Summer vacations can be a great way to unwind and spend quality time with your children and family. Depending on the destination, summer vacations can also be very enriching for children. That said, summer is prime-time for wild behavior, accidents, and other maladies—particularly in popular vacation spots or sites of interest. For both your family’s safety and your own sanity, it’s important to stay extra vigilant and prepare for your vacation ahead of time. After all, no one wants an accident or injury ruining their vacation!
Employ these summer vacation safety tips to ensure a good time is had by all:
-Practice sun safety. All around the world, the sun is blaring. The sun, while necessary to life, is also very damaging. Excessive unprotected exposure to the sun can result not only in sunburns and uneven complexions, but skin complications later in life such as wrinkles, sun spots, and even skin cancer.
When it comes to sun protection, one must always remain sharp. Sun protection techniques should be employed every day of the year, not just during the summer. Pack sunscreen with at least SPF 15 and apply liberally to all exposed skin--including and especially the face! The skin there is extra delicate and needs careful attention. Be sure to also equip your child with a wide-brimmed hat (no, hair is not sufficient cover from the sun), and sunglasses with UV protection. Also consider having them wear a long sleeved shirt during exceptionally sunny days. This may seem counter-intuitive, but the long sleeves will help protect against the sun and will actually keep your child cooler.
-Stay safe in crowds. It’s easy to lose your child in a crowd. You think you have an eye on them, then you turn away for a split second, and suddenly, they’re gone. Avoid unpleasant and potentially dangerous situations by going up with a plan for dealing with crowds. Agree on a mutually accessible meeting point that your family can gather at if you get separated. You can also employ brightly colored shirts or other stand-out items to make your family members more distinguishable from the crowd. It’s not a bad idea to provide your child with a cell phone or walkie-talkie in case of emergencies.
-Swim safely. One of the best ways to cool down during a hot summer is by taking a dip somewhere, whether it be a lake, pool, or the ocean. Never let children swim alone. Keep a constant eye on children under age 12, and try to keep to shallow water. Also know your limits—don’t attempt to swim too long or too far without having a firm handle on your swimming ability. When it comes to bodies of natural water, such as lakes, lagoons, etc., be sure to carefully read the signs around the area. Alligators are a real concern in places like Florida, while sharks, jellyfish, barracudas, or other unpleasant sea critters are things to watch out for while swimming in any ocean. Don’t swim or let your children swim somewhere dirty or polluted—all kinds of nasty bacteria may be in the water. Overall, if you aren’t sure whether or not a body of water is safe to swim in, seek out a local to ask. If there is no one to ask, veer on the side of caution and avoid swimming completely.

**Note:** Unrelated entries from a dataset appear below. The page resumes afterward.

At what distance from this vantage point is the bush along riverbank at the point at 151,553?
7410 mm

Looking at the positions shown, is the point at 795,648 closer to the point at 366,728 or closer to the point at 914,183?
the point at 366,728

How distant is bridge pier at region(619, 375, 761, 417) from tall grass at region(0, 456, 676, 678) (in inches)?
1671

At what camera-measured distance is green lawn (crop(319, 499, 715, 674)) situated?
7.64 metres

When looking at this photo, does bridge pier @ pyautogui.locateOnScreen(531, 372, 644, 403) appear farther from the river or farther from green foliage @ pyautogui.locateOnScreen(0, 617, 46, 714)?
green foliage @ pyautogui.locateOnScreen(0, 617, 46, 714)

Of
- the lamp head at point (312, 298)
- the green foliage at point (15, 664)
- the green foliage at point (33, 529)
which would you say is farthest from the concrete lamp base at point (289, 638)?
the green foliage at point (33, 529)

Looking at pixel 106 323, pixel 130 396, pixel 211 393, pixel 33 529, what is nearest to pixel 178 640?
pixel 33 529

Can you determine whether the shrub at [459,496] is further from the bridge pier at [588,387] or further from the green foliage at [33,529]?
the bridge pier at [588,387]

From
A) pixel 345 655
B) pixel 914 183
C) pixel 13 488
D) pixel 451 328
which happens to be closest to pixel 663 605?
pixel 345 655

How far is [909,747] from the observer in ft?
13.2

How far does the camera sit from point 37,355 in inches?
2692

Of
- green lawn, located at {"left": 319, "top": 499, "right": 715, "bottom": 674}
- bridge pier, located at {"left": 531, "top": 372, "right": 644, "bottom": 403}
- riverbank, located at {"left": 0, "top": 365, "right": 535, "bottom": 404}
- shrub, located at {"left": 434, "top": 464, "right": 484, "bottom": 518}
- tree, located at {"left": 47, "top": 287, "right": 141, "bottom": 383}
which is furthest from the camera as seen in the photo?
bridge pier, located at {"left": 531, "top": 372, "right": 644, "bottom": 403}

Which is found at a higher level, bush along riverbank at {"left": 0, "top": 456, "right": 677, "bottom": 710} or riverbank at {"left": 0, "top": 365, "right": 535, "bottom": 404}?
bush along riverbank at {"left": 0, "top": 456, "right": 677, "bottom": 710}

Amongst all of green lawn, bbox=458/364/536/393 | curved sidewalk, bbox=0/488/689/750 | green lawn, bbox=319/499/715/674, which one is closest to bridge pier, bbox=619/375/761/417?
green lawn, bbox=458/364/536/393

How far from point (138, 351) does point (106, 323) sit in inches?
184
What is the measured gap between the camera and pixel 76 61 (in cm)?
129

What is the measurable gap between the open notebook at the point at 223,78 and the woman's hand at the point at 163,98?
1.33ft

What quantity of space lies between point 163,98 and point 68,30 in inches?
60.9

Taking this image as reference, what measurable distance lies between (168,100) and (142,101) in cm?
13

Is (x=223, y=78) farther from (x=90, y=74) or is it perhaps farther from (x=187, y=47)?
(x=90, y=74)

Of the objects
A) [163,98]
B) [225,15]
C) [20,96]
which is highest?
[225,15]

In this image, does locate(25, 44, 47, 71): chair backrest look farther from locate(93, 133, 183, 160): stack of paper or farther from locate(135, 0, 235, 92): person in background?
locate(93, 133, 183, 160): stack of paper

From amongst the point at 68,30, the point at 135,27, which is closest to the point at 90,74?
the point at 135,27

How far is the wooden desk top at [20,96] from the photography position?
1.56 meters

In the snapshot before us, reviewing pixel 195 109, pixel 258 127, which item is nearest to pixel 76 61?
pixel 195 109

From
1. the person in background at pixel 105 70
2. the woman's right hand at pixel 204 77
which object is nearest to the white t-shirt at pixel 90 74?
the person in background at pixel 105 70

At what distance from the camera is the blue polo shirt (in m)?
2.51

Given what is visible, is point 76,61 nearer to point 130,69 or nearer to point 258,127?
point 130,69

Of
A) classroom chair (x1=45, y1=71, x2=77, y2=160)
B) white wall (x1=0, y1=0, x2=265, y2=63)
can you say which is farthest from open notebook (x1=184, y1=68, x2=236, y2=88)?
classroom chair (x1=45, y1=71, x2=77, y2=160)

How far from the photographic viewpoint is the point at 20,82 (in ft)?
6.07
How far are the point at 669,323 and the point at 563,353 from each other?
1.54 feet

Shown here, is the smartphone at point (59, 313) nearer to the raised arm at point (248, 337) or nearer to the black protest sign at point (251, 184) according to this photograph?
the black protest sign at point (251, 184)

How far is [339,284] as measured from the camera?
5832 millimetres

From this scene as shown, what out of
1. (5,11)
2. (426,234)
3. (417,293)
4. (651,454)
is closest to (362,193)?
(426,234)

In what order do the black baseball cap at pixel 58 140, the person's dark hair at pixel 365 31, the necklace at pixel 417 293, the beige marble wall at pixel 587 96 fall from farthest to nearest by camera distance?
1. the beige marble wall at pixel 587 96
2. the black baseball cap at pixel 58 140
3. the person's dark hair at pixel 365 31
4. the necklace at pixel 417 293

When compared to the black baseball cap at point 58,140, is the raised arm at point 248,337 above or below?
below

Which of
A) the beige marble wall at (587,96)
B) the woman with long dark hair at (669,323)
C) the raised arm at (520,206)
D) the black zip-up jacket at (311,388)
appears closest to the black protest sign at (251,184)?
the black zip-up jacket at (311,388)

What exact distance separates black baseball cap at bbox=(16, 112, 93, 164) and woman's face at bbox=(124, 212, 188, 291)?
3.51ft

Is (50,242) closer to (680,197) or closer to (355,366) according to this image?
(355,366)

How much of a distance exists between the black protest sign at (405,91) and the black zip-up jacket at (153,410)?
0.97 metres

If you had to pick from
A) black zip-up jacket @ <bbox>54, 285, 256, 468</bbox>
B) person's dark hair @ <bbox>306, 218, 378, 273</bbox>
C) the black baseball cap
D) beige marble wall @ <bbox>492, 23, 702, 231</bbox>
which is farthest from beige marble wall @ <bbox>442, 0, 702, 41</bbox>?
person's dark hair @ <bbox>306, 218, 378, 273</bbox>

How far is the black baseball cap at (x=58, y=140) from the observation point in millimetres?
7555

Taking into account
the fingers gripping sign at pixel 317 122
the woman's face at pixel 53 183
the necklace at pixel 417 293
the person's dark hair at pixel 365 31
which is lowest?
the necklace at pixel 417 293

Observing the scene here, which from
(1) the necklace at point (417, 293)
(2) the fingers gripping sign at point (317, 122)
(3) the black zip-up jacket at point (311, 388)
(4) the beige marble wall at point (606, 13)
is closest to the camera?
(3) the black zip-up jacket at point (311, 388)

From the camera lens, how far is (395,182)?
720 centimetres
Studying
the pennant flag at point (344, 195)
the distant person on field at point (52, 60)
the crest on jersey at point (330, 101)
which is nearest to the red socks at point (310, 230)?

-Avoid dehydration. As the saying goes, if you feel thirsty, you’re already dehydrated. Dehydration is a sneaky beast, and you may not notice you are becoming dehydrated, especially if you are engaged in another activity or paying attention to something else. However, it’s key to avoid dehydration in hot weather, otherwise you can induce headaches, nausea, sun fever, and other avoidable consequences. Pack reusable water bottles for every member of your family, and make sure everybody drinks them and refills several times throughout the day.
-Watch out for poisonous plants and stinging bugs. If you’re vacationing in the U.S., look out for poison ivy, oak and sumac, which are widespread throughout the nation. Educate yourself on where they are typically found, how to identify them, how to avoid contact with them, and exposure treatment options. Similarly, watch out for mosquitoes, horseflies, ticks, and other bugs. These bugs not only bite, but are carriers for a variety of dangerous diseases. Pack bug repellent and wear long sleeves and pants in bug-infested areas.